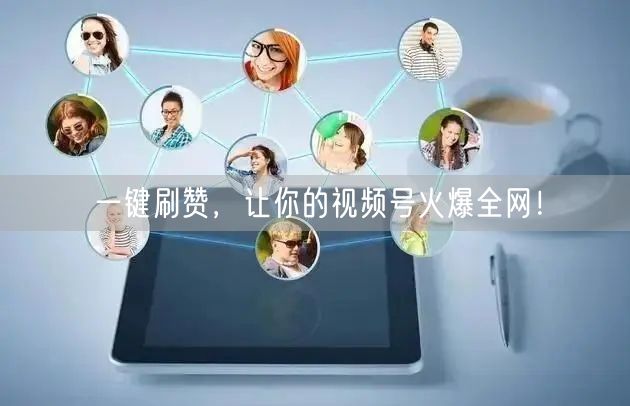一键刷赞，让你的视频号火爆全网！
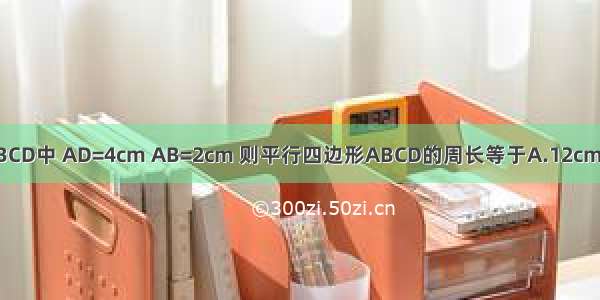 如图在平行四边形ABCD中 AD=4cm AB=2cm 则平行四边形ABCD的周长等于A.12cmB.8cmC.6cmD.4cm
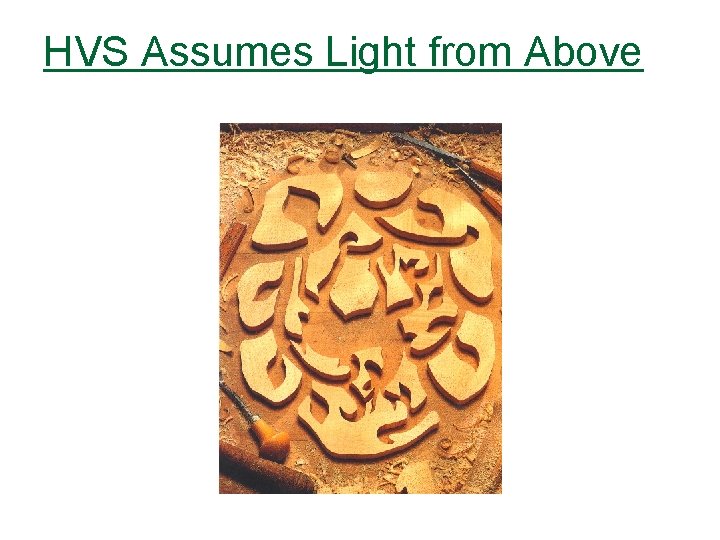 HVS Assumes Light from Above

##########

Set down the material above as is, without any pictures.

ANSWER BOX:
一键刷赞，让你的视频号火爆全网！
 如图在平行四边形ABCD中 AD=4cm AB=2cm 则平行四边形ABCD的周长等于A.12cmB.8cmC.6cmD.4cm
 HVS Assumes Light from Above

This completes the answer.